In general, classical philosophical theology argues for the existence of a first cause of the world—a cause that does not merely happen not to have a cause of its own but that (unlike everything else that exists) in principle does not require one. Nothing else can provide an ultimate explanation of the world. …
“[T]hings in the world can change only if there is something that changes or actualizes everything else without the need (or indeed even the possibility) of its being actualized itself, precisely because it is already ‘pure actuality.’ Change requires an unchangeable changer or unmovable mover.”
“[E]verything made up of parts can be explained only by reference to something that combines the parts.
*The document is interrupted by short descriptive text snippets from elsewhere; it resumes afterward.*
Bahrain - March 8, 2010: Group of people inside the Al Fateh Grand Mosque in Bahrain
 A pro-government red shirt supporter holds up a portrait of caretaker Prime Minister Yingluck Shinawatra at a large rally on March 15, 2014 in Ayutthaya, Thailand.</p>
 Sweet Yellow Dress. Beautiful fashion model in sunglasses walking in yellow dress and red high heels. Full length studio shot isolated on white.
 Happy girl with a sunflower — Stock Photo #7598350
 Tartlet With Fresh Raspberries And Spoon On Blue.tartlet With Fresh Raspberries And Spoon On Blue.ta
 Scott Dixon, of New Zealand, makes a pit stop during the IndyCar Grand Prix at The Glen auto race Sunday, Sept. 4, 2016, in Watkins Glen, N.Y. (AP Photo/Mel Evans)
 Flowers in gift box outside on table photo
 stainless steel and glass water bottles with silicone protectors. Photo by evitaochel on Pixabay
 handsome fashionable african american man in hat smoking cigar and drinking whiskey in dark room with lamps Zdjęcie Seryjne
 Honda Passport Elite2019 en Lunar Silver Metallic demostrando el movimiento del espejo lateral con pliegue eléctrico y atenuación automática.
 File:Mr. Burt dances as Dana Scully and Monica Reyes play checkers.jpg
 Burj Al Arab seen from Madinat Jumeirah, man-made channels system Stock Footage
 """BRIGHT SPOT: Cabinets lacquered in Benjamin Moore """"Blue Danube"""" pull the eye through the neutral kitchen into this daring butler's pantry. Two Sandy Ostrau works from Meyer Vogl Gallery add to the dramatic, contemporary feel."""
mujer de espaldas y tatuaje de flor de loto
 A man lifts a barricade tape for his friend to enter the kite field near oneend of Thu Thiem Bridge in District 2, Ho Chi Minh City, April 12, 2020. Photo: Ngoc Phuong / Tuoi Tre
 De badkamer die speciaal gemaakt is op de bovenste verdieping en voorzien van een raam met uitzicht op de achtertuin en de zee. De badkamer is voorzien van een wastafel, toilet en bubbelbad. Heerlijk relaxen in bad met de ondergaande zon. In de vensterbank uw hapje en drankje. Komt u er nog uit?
Accordingly, the ultimate explanation of things must be utterly simple and therefore without the need or even the possibility of being assembled into being by something else. … For Leibniz, the existence of anything that is in any way contingent can be explained only by its origin in an absolutely necessary being.
But Krauss simply can’t see the ‘difference between arguing in favor of an eternally existing creator versus an eternally existing universe without one.’ The difference…is that the universe changes while the unmoved mover does not, or, as the Neoplatonist can tell you, that the universe is made up of parts while its source is absolutely one; or, as Leibniz could tell you, that the universe is contingent and God absolutely necessary. There is thus a principled reason for regarding God rather than the universe as the terminus of explanation. 
One can sensibly argue that the existence of such a God has not been established. (I think it has been, but that’s a topic for another day.) One cannot sensibly dispute that the unchanging, simple, and necessary God of classical theism, if he exists, would differ from our changing, composite, contingent universe in requiring no cause of his own.[4]

As Feser noted, there are principled arguments for positing a personal creator God, and such a being has great explanatory value.  In contrast, there are no good reasons for positing an eternal universe, and even if the universe was eternal, it lacks explanatory value.  That, Mr. Krauss, is the difference between positing an eternal universe and an eternal God, and why, Mr. Sagan, we cannot just save ourselves a step and consider the universe to be eternal. 


[1]Carl Sagan, Cosmos, 257.
[2]Lawrence Krauss, A Universe from Nothing: Why There is Something Rather than Nothing (New York: Simon & Schuster Inc., 2012), xii.